Exponential (Multiplicative) Growth
Multiplied by a fixed factor each step
0.001 × 2 × 2 × ...
(just 46 times)
Paper folds to Moon:
Only 46 folds!
Exponential growth appears slow initially but outpaces linear growth dramatically
Key insight: Linear growth is additive (add the same amount repeatedly). Exponential growth is multiplicative (multiply by the same factor repeatedly). The Moon-ladder example needs 192 crore steps; but paper folding reaches there in just 46 folds. That's the power of exponential growth!

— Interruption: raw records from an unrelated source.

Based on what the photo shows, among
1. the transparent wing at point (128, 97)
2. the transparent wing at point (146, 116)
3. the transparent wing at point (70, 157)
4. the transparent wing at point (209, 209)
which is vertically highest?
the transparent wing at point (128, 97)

Interactive: Scientific Notation Converter
Scientific Notation Converter
All Laws of Exponents — Summary
Complete Laws of Exponents
| Law | Formula | Example |
|---|---|---|
| Product (same base) | \(n^a \times n^b = n^{a+b}\) | \(2^3 \times 2^5 = 2^8\) |
| Power of power | \((n^a)^b = n^{ab}\) | \((3^2)^4 = 3^8\) |
| Division (same base) | \(n^a \div n^b = n^{a-b}\) | \(5^7 \div 5^3 = 5^4\) |
| Same exponent (product) | \(m^a \times n^a = (mn)^a\) | \(2^4 \times 3^4 = 6^4\) |
| Same exponent (quotient) | \(m^a \div n^a = (m/n)^a\) | \(10^4 \div 5^4 = 2^4\) |
| Zero exponent | \(n^0 = 1\) (n≠0) | \(7^0 = 1\) |
| Negative exponent | \(n^{-a} = 1/n^a\) | \(2^{-3} = 1/8\) |
Competency-Based Questions
Q1. Write \(\frac{1}{10000}\) in exponential form using (i) positive exponent, (ii) negative exponent. L1 Remember
(i) \(\frac{1}{10000} = \frac{1}{10^4} = 10^{-4}\) — that's already with negative exponent.

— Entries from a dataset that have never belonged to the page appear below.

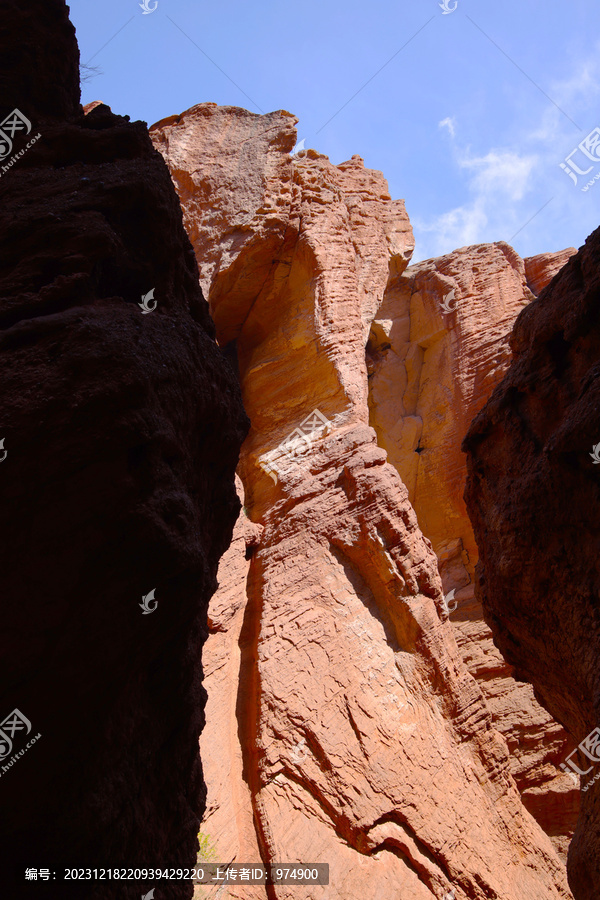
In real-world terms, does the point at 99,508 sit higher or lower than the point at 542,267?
lower

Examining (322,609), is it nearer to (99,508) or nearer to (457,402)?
(457,402)

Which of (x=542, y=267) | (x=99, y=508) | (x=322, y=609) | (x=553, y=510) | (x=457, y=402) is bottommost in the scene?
(x=322, y=609)

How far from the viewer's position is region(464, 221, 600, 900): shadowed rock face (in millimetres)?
3850

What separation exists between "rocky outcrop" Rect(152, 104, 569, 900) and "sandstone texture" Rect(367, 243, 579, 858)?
8.13ft

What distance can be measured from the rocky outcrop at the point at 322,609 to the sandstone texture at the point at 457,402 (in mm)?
2477

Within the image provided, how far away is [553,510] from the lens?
165 inches

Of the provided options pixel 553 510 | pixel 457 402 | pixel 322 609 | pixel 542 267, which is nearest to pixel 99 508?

(ii) With positive: \(\frac{1}{10^4}\).
Both represent the same value. The negative exponent notation \(10^{-4}\) is more compact.

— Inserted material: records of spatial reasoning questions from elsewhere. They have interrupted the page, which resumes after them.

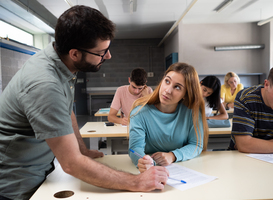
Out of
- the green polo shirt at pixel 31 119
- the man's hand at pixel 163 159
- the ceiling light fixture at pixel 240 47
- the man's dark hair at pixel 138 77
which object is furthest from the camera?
the ceiling light fixture at pixel 240 47


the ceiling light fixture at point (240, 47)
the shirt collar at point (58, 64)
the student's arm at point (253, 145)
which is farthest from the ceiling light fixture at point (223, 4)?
the shirt collar at point (58, 64)

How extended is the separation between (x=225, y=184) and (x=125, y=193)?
0.47 metres

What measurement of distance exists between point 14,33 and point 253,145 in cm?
557

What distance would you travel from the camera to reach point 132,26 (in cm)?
765

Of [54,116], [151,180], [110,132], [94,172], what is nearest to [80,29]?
[54,116]

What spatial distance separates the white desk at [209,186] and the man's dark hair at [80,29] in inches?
24.7

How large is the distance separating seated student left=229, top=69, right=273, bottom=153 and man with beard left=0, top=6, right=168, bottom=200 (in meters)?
0.81

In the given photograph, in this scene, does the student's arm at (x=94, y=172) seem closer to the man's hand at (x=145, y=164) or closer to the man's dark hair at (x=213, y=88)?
the man's hand at (x=145, y=164)

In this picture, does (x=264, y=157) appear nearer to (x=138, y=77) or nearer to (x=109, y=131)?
(x=109, y=131)

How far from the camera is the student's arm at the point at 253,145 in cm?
151

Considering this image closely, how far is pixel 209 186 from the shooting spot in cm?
103

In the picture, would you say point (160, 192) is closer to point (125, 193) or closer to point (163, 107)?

Q2. The distance from Earth to the nearest star (Proxima Centauri) is approximately \(4 \times 10^{16}\) m. The distance from Earth to the Sun is \(1.5 \times 10^{11}\) m. How many times farther is Proxima Centauri than the Sun? Express your answer as a power of 10. L3 Apply
\(\frac{4 \times 10^{16}}{1.5 \times 10^{11}} = \frac{4}{1.5} \times 10^{16-11} = 2.67 \times 10^5 \approx 2.7 \times 10^5\)
Proxima Centauri is about 2,70,000 times farther than the Sun!
Q3. Simplify and write in exponential form: \(\dfrac{(3^4)^2 \times 3^{-5}}{3^3}\) L3 Apply
\((3^4)^2 = 3^8\)
Numerator: \(3^8 \times 3^{-5} = 3^{8+(-5)} = 3^3\)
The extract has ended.